Zgłoszenie o złamaniu przepisów ruchu drogowego policjanci otrzymali w ramach akcji „Stop agresji drogowej”.
– Otrzymaliśmy zgłoszenie drogą mailową. Mówimy o kobiecie, która jechała samochodem pod prąd w okolicach Pasłęka – wyjaśniał w rozmowie z Interią nadkomisarz Krzysztof Nowacki z KMP w Elblągu.
Policja: Mało brakowało do czołowego zderzenia
– Na filmie widzimy, że o mało co nie doszło do zderzenia. Gdyby ten samochód, który wyprzedzał ciężarówkę, nie miał się gdzie schować, to idzie na „czołówkę” – opisywał policjant.
Funkcjonariusze dotarli do 66-latki kierującej samochodem. Została przesłuchana, a zebrany w jej sprawie materiał trafi do sądu. Kobiecie grozi do 30 tys. zł grzywny.

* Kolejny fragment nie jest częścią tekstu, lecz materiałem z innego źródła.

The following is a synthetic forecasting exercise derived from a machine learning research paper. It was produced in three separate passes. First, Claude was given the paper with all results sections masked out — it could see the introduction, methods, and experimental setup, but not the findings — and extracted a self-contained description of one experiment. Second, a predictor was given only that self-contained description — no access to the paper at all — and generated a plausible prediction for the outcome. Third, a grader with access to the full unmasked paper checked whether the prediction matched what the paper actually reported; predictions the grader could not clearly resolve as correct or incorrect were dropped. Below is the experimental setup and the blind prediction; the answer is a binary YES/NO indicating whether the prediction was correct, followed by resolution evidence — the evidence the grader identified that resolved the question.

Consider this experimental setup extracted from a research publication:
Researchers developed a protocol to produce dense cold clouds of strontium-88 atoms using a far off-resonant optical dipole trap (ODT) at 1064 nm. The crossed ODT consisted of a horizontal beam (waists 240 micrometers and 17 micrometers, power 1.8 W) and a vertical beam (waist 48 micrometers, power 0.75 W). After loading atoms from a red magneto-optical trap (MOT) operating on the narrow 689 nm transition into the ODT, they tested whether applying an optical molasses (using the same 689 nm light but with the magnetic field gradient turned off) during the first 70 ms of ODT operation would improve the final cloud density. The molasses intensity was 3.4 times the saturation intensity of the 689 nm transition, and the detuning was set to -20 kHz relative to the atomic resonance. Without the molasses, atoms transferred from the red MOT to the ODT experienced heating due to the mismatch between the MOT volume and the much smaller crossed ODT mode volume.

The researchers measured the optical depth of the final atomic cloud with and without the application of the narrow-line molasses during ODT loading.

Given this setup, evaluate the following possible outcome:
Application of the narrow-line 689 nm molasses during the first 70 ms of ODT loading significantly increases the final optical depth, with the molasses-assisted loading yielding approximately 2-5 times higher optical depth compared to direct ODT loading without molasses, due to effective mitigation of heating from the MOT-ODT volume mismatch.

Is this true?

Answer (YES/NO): NO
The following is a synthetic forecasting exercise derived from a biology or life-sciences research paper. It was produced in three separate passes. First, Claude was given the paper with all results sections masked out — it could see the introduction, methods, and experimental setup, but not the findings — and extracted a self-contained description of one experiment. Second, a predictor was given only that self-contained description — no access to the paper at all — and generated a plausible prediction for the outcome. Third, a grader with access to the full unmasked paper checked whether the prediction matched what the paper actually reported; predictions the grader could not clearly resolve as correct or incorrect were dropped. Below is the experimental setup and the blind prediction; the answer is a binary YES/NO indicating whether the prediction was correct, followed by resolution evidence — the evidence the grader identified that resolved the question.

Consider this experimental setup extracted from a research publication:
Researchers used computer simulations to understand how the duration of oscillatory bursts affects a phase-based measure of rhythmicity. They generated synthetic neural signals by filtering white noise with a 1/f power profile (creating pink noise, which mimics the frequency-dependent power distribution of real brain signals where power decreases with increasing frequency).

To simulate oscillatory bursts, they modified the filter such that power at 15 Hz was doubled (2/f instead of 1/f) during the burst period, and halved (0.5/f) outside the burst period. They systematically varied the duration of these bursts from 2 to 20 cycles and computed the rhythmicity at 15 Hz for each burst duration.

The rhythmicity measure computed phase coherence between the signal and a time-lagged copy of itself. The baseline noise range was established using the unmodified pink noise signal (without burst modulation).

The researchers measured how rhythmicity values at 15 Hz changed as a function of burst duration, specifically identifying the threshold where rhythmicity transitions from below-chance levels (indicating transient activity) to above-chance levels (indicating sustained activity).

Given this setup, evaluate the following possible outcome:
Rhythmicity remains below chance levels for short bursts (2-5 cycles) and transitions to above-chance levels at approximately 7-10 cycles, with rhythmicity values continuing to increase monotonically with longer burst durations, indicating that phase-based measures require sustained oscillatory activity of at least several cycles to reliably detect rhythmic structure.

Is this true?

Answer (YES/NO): NO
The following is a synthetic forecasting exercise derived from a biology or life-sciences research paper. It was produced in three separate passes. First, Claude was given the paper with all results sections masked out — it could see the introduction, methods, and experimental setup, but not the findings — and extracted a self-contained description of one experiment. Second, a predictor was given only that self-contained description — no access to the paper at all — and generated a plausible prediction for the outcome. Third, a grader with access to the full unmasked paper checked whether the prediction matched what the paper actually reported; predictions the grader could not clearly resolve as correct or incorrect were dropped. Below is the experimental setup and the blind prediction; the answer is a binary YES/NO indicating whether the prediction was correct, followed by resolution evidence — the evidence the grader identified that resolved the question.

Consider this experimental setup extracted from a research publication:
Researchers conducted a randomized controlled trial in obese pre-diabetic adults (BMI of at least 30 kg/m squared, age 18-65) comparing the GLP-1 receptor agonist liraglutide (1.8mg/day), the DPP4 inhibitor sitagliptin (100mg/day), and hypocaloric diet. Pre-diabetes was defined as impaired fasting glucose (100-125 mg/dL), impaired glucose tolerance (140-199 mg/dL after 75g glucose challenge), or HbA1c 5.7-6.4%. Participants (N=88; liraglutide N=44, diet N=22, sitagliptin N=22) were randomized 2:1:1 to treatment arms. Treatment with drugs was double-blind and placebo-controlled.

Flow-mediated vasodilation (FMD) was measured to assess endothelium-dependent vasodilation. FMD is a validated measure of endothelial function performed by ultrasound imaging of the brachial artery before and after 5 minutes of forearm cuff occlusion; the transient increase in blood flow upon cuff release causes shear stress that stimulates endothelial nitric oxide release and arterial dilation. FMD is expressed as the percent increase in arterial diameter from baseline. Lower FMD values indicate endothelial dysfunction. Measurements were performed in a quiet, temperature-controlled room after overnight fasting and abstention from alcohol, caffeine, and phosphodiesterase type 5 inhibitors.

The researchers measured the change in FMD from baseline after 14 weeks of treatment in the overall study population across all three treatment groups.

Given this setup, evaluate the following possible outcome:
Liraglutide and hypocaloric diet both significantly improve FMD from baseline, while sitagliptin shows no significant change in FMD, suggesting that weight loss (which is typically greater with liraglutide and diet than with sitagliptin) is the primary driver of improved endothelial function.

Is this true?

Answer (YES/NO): NO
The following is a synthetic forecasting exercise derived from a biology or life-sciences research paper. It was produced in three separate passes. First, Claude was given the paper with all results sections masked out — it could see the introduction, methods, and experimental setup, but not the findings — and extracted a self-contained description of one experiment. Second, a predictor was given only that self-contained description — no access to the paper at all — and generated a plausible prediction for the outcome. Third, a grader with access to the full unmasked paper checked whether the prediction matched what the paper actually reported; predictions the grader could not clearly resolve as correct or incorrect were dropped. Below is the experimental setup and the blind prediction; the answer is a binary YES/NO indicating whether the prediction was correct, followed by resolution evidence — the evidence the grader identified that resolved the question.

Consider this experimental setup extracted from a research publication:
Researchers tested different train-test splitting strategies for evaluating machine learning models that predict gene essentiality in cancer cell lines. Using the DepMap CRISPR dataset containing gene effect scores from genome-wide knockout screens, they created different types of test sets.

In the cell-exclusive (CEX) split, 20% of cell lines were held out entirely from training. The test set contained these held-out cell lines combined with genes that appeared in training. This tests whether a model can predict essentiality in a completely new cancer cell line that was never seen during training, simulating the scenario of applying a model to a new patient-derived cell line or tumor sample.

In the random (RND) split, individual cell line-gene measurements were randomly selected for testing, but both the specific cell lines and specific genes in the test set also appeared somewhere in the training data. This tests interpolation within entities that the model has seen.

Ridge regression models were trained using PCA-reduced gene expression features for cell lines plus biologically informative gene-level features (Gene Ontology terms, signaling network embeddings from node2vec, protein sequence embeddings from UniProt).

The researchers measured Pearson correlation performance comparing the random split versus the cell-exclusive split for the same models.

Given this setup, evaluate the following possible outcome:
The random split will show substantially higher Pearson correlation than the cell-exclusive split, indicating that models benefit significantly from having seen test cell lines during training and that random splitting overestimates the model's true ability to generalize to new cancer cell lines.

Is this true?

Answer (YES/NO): YES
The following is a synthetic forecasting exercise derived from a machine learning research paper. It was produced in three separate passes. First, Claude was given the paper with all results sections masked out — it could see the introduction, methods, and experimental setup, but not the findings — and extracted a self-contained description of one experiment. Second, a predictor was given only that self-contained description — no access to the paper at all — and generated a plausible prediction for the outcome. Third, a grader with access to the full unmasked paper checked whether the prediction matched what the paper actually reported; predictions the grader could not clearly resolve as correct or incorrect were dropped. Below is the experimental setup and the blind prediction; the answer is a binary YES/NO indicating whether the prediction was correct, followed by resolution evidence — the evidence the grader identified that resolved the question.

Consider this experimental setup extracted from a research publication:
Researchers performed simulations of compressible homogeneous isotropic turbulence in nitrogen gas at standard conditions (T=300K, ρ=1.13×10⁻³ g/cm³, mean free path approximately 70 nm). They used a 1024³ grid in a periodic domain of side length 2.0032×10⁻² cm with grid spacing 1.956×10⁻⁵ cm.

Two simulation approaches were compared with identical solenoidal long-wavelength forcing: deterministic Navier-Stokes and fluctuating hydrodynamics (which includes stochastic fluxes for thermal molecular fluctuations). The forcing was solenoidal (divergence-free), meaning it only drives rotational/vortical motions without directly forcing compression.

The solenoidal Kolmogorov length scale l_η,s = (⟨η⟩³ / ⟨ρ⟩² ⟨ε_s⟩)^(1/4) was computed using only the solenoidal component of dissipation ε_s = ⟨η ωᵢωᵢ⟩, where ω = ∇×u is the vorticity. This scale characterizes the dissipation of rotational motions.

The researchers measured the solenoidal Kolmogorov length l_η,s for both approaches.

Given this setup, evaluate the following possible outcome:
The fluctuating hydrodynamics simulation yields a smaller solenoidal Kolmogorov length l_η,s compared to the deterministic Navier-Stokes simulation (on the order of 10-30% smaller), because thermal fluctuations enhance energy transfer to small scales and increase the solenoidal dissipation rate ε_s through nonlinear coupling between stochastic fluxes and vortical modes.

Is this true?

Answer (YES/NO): YES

– Tłumaczyła, że zawróciła na drodze i pojechała w stronę Ostródy. Zjechała pierwszym możliwym zjazdem – podał Nowacki.
„Policjanci w tej sprawie będą wnioskować o zatrzymanie kobiecie prawa jazdy i wydanie wobec niej zakazu kierowania pojazdami” – czytamy w komunikacie Komendy Wojewódzkiej Policji w Olsztynie.
Co zrobić, gdy jedziemy pod prąd? Policja radzi
„Jazda niezgodna z kierunkiem ruchu drogą ekspresową jest wykroczeniem, za który grozi mandat karny w kwocie 2000 złotych oraz 15 punktów karnych” – ostrzegła policja dodając, że „w tym przypadku nie doszło do tragedii”.
Służby pouczają, że w przypadku wjazdu pod prąd należy zatrzymać się w bezpiecznym miejscu (najlepiej pasie awaryjnym), włączyć światła awaryjne i poprosić o pomoc służbę drogową lub policję.
– W takiej sytuacji zawsze mówimy, żeby zjechać na pobocze drogi i zadzwonić na 112. Przyjedzie patrol, wstrzyma ruch i da możliwość zawrócenia – komentował Nowacki, zaznaczając, że „mandat to mniejsza kara niż poniesienie konsekwencji czołowego zdarzenia”.